I enjoyed the article, but I think arguing against the point without questioning the underlying assumptions takes effort and attention away from building the future rather than reassuring those who are scared of it.

Hi Elli,

I did enjoy the article, and I agree that there need to be good ways to address this form of argument.

My main thought, probably not well expressed, was that I wish it had been more emphasized how it's not the most terrible thing in the world for someone to have to pivot their career, and it's getting easier for people to do so every day. However, it's going to get harder with each passing day to "prove" specific forms of technology[1] generate Y jobs for reasons that you expressed in the article. For that reason, I think it's likely better to try to sidestep the argument altogether and explain why it's asking the wrong question instead of first providing a direct answer to the question/argument.

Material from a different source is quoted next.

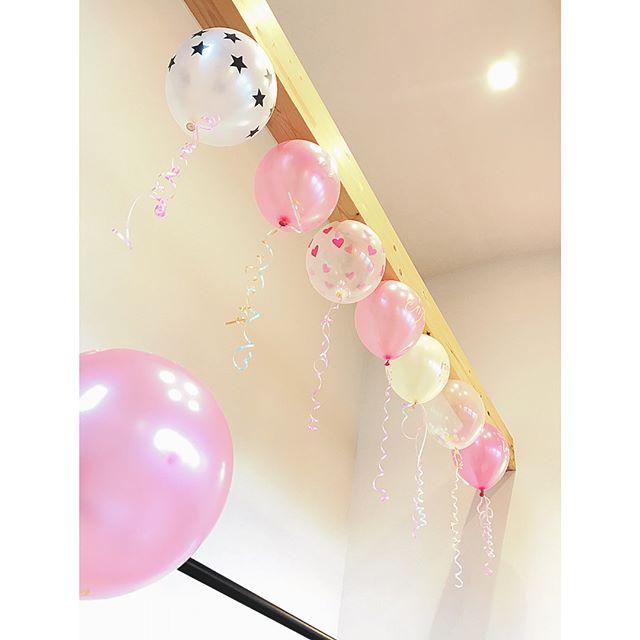 梁に風船を付けた部屋の飾り付け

I did re-read the article after making the first comment, and I admit I had concentrated on the first half of it a little more than the second half where you do address some of my concerns.

[1] Technology in general isn't under attack here, it's generally only technology created in the last X years. X generally being the number of years since the target audience for the argument entered the workforce.

first:good job Nick (long time friend)! Also Elli, though we've never chatted.

I think the meta pattern of the examples in the article are in some ways examples of startups that are creating "market-like" mechanisms for more effectively helping businesses and people. Hireart's doing that from the lens of jobs/candidate search, and the education startups are allowing people to spend the coin of time into investing in their own knowledge/skills.

The article claims that "Over 400,000 new jobs have been created by Apple’s App store.", but that's just shoddy accounting. What about mcdonalds in europe installing thousands of touch screen replacing cashiers and the tons of other apps that replace people, does that go into that accounting ?

And what about the intense price competition between workers that online, global platforms create ?

Will those 2 million needed technical jobs cause more job losses ?

My problem with this article is that it tries to create a rosy picture of a big change our economy is going throught, while in reality we just don't know how things are going to turn out,whether we will have enough jobs for everyone, and how rough and long the transition period is going to be, and it does so just to sell a product(which might be valuable).

It's just like reading medical research done by pharmaceutical companies.